## Extracted text

☆ ☆ ☆ ☆ ☆ ☆ ☆

When drivers in New Jersey share the road with trucks and other large vehicles, there's a certain expectation of safety. This is because there are rules in place that govern how well-maintained trucks have to be and how long drivers should be on the road per shift. A recent round of mass roadside inspection conducted by the Commercial Vehicle Safety Alliance, or CVSA, resulted in nearly 12,000 trucks and buses being put out of commission. During the three-day event, more than 67,000 roadside inspections were conducted with the majority of them being Level I inspections.
The CVSA periodically conducts "inspection blitzes" as part of efforts to minimize the risk of truck accidents and improve vehicle safety. Approximately 20 percent of the trucks that underwent Level I inspections ended up being placed out of service. Altogether, nearly 4 percent of the drivers of the inspected vehicles were sidelined. More than 40 percent of the violations for drivers were for issues related to hours of service.

☆ ☆ ☆ ☆ ☆ ☆ ☆

## Stored data
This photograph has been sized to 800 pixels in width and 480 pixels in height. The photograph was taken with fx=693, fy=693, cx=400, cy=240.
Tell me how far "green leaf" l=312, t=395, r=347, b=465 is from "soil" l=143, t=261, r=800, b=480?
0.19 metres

☆ ☆ ☆ ☆ ☆ ☆ ☆

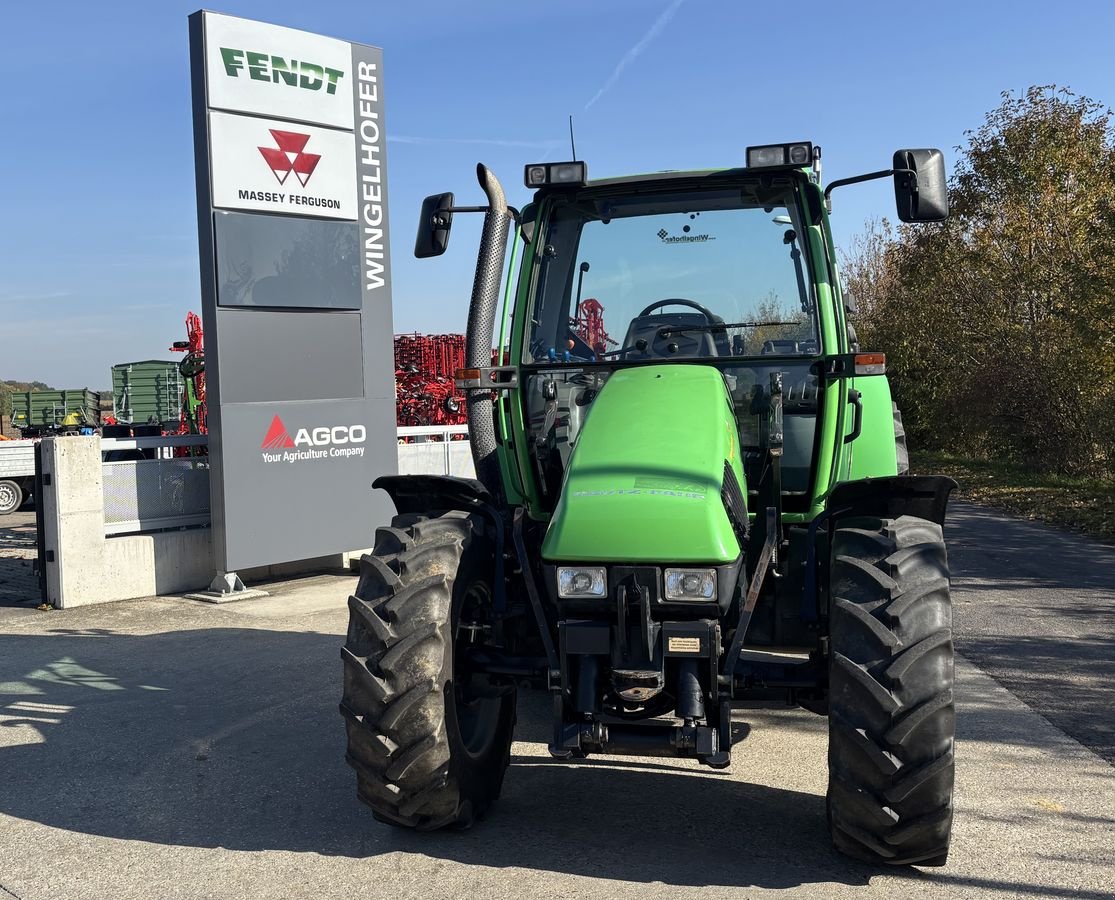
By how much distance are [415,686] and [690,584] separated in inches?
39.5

☆ ☆ ☆ ☆ ☆ ☆ ☆

## Problems to solve
**A.** Transcribe the roadside inspection text starting with "The CVSA periodically" and going on through "hours of service.".
**B.** Answer these from the roadside inspection text:
(i) How many roadside inspections were conducted during the three-day event?
(ii) About what share of the trucks that underwent Level I inspections were placed out of service?
(iii) What kind of issue accounted for more than 40 percent of the driver violations?
**C.** Recast the paragraph of the roadside inspection text that begins "The CVSA periodically conducts" as a bulleted list that keeps its main facts.

## Solutions by task
**A.**
The CVSA periodically conducts "inspection blitzes" as part of efforts to minimize the risk of truck accidents and improve vehicle safety. Approximately 20 percent of the trucks that underwent Level I inspections ended up being placed out of service. Altogether, nearly 4 percent of the drivers of the inspected vehicles were sidelined. More than 40 percent of the violations for drivers were for issues related to hours of service.

**B.**
(i) More than 67,000.
(ii) Approximately 20 percent.
(iii) Issues related to hours of service.

**C.**
- The CVSA periodically conducts "inspection blitzes" to minimize the risk of truck accidents and improve vehicle safety.
- About 20 percent of trucks that underwent Level I inspections were placed out of service.
- Nearly 4 percent of drivers of the inspected vehicles were sidelined.
- More than 40 percent of driver violations related to hours of service.